Il faut ici distinguer pétrole et gaz. Le pétrole est une marchandise globale, dont la Russie est un gros producteur (elle compte pour un huitième de la production mondiale). Faute d’exportateurs de substitution (les tentatives d’accord avec l’Iran et le Venezuela n’ayant pas abouti), un embargo effectif sur les exportations russes accroîtrait encore le prix du pétrole, aggravant le choc inflationniste et le prélèvement sur le revenu des agents européens. D’ores et déjà, la facture énergétique de l’UE est passée de 2,5 % du PIB en 2019 à 6 %. L’augmenter à nouveau déplacerait encore plus le partage du revenu en faveur des producteurs de combustibles fossiles. L’équilibre actuel, qui laisse passer le pétrole russe mais lui impose une décote, n’est pas mauvais. Parce qu’il renforcerait sans doute la décote plutôt que d’empêcher véritablement les exportations, un embargo européen sur les achats pétroliers en provenance de Russie serait utile, mais il ne changerait pas fondamentalement la donne. 

“Nous sommes structurellement en meilleure position de négociation, parce que nos possibilités de diversification sont plus grandes.”

Prendre le risque d’une épreuve de force avec Moscou

Le marché du gaz, en revanche, est régional. En raison des infrastructures qu’il nécessite, celui-ci ne s’échange pas du tout au même prix en Amérique du Nord et en Europe, où Union européenne et Russie sont dans une situation de dépendance réciproque. Cette dernière – c’est-à-dire la société Gazprom – est, avec la Norvège, notre principal fournisseur et nous sommes, collectivement, son principal marché. Aujourd’hui, la Russie est ainsi un monopoleur face à une collection d’acheteurs et elle peut utiliser son pouvoir de marché pour maximiser ses recettes. Mais nous sommes structurellement en meilleure position de négociation, parce que nos possibilités de diversification sont plus grandes : il est plus facile de construire des terminaux de regazéification dans les ports européens et d’importer du gaz liquéfié que de tirer des tuyaux entre les gisements russes et le marché chinois. Pour peu que nous sachions faire usage de notre pouvoir de marché, nous pouvons en faire un levier.

Gagner dans ce type de jeu suppose un comportement stratégique et l’acceptation d’une dimension « risque ». C’est ce qui nous fait visiblement défaut. L’Allemagne tergiverse devant le risque économique. Le chancelier Scholz, notamment, a dit et répété que le coût d’une rupture des approvisionnements serait prohibitif. Paradoxalement, ce sont les pays les plus exposés à une telle rupture, la Pologne et les Baltes, qui se montrent les plus résolus. 

“Gagner dans ce type de jeu suppose un comportement stratégique et l’acceptation de la dimension “risque”. C’est ce qui nous fait visiblement défaut.”

Si la plupart des observateurs s’accordent à tenir pour infaisable un embargo complet sur le gaz, les propositions de mesures de réduction des achats ne manquent pas. Taxe sur le gaz russe, prix-plafond, achats groupés à des producteurs tiers visent la même finalité : modifier l’équilibre des forces et sortir d’une situation périlleuse où, depuis quelques semaines, Moscou choisit qui punir et qui récompenser. Ce qui est en jeu, c’est la capacité des Européens à prendre le risque d’une épreuve de force et c’est leur volonté de faire preuve de solidarité. Malgré les proclamations, l’une et l’autre demeurent incertaines. 

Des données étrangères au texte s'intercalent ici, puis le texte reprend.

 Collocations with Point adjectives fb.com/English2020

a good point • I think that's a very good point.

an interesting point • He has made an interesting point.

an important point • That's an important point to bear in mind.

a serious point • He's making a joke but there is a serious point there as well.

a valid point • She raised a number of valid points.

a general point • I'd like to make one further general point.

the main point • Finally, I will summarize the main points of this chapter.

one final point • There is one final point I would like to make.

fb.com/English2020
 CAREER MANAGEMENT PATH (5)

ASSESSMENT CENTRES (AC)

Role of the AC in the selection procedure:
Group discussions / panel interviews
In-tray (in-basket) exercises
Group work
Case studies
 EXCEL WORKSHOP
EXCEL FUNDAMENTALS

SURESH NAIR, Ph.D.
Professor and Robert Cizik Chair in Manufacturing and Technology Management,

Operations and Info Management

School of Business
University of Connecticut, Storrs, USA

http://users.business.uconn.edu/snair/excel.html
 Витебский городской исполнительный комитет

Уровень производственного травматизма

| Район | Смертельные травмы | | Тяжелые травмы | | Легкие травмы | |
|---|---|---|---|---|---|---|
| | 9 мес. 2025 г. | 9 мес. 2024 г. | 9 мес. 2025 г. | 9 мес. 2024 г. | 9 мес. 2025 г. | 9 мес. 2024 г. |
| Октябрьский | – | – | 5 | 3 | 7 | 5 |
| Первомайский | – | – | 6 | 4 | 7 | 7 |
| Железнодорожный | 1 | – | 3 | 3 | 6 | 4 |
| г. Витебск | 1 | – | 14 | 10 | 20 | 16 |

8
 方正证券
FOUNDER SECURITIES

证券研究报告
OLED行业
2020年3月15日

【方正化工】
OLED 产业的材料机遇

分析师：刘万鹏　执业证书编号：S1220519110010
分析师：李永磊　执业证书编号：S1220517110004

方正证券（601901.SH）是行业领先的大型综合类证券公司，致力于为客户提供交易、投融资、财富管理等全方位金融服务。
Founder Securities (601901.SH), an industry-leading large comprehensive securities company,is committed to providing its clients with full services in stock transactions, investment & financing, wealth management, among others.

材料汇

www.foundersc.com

Peu importe, entend-on, car la guerre se joue en fait sur le terrain militaire, où l’on n’attendait pas que l’Ukraine résiste et riposte. C’est faire bon marché de l’incertitude qui demeure : avons-nous à ce point confiance en la bravoure des Ukrainiens que nous pouvons nous dispenser d’amplifier notre propre action ? C’est, aussi, négliger que l’enjeu de ce différend dépasse son objet direct. Chacun de nos actes, chacune de nos hésitations sont scrutés par tous ceux qui, dans le monde en développement, nous tiennent pour des rentiers repus et, pour certains, préparent de prochaines confrontations. Que vaut la puissance économique, si une baisse de 2 % de notre revenu nous est plus intolérable que ne l’est la chute de 20 % que nous infligeons à notre adversaire ?  

Cet article a initialement été publié dans le numéro 25 d’Émile Magazine paru en juin 2022.